Pre-draft measurables
| Height | Weight | Arm length | Hand span | Wingspan | 40-yard dash | 10-yard split | 20-yard split | 20-yard shuttle | Three-cone drill | Vertical jump | Broad jump | Bench press |
| 6 ft 5+1⁄8 in (1.96 m) | 309 lb (140 kg) | 33+1⁄8 in (0.84 m) | 10+3⁄4 in (0.27 m) | 6 ft 6+5⁄8 in (2.00 m) | 5.23 s | 1.81 s | 3.04 s | 4.81 s | 7.88 s | 28.0 in (0.71 m) | 8 ft 9 in (2.67 m) | 21 reps |
All values from NFL Combine

===Miami Dolphins===
Deiter was drafted by the Miami Dolphins in the third round, 78th overall, in the 2019 NFL draft. As a rookie, he appeared in all 16 regular season games and started 15.

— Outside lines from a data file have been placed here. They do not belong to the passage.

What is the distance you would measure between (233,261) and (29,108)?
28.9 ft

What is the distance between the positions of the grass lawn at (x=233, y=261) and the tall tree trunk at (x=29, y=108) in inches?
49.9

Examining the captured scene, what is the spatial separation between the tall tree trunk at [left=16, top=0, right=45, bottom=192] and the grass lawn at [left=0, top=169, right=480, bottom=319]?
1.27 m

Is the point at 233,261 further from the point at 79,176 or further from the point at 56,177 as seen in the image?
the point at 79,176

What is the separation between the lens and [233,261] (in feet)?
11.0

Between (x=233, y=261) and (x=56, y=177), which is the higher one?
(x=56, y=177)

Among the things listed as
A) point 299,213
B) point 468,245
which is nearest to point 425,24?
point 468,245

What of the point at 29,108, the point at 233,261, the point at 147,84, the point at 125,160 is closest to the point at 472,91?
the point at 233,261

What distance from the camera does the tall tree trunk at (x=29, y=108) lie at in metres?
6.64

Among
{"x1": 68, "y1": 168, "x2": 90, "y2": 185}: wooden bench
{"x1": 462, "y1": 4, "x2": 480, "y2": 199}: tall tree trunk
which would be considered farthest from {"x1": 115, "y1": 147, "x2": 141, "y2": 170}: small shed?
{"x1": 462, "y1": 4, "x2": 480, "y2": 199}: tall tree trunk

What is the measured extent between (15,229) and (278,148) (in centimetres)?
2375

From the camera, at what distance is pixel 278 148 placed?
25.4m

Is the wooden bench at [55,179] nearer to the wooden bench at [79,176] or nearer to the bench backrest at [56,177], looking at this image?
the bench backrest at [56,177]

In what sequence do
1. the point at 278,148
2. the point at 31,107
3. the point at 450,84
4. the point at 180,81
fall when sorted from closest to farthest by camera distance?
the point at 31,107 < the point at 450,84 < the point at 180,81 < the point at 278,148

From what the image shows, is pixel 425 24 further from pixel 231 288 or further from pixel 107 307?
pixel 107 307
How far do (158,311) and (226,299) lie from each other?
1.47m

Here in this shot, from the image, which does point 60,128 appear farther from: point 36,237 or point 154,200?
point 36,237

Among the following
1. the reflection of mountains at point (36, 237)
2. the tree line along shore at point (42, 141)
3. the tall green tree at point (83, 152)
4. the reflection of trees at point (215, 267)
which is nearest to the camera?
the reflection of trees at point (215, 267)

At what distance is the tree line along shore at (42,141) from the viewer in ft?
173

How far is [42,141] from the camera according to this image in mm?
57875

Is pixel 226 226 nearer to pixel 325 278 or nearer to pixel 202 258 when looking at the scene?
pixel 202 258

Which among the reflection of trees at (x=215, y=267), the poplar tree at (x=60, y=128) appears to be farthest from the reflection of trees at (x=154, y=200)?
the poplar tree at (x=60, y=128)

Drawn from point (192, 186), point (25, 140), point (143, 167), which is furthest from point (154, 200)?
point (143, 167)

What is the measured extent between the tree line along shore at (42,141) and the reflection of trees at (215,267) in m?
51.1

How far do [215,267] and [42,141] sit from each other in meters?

Deiter entered the 2021 season as the Dolphins starting center. He was placed on injured reserve on October 2, 2021. He was activated on December 4.

===Houston Texans===
On March 21, 2023, Deiter signed a one-year contract with the Houston Texans. He was released on August 29, and re-signed to the practice squad. He was promoted to the active roster on September 16.

===Washington Commanders===
On March 25, 2024, Deiter signed with the Washington Commanders. He started two games at center to fill in for an injured player. Deiter re-signed with the Commanders on March 13, 2025. He was waived on August 26, and signed with their practice squad the following day.

=== Denver Broncos ===
On January 7, 2026, Deiter signed with the Denver Broncos' practice squad. On January 20, he was released by the Broncos. Nine days later, Deiter signed a reserve/futures contract with them.

After suffering a hamstring injury during training camp, Deiter was placed on season-ending injured reserve on August 13, 2026.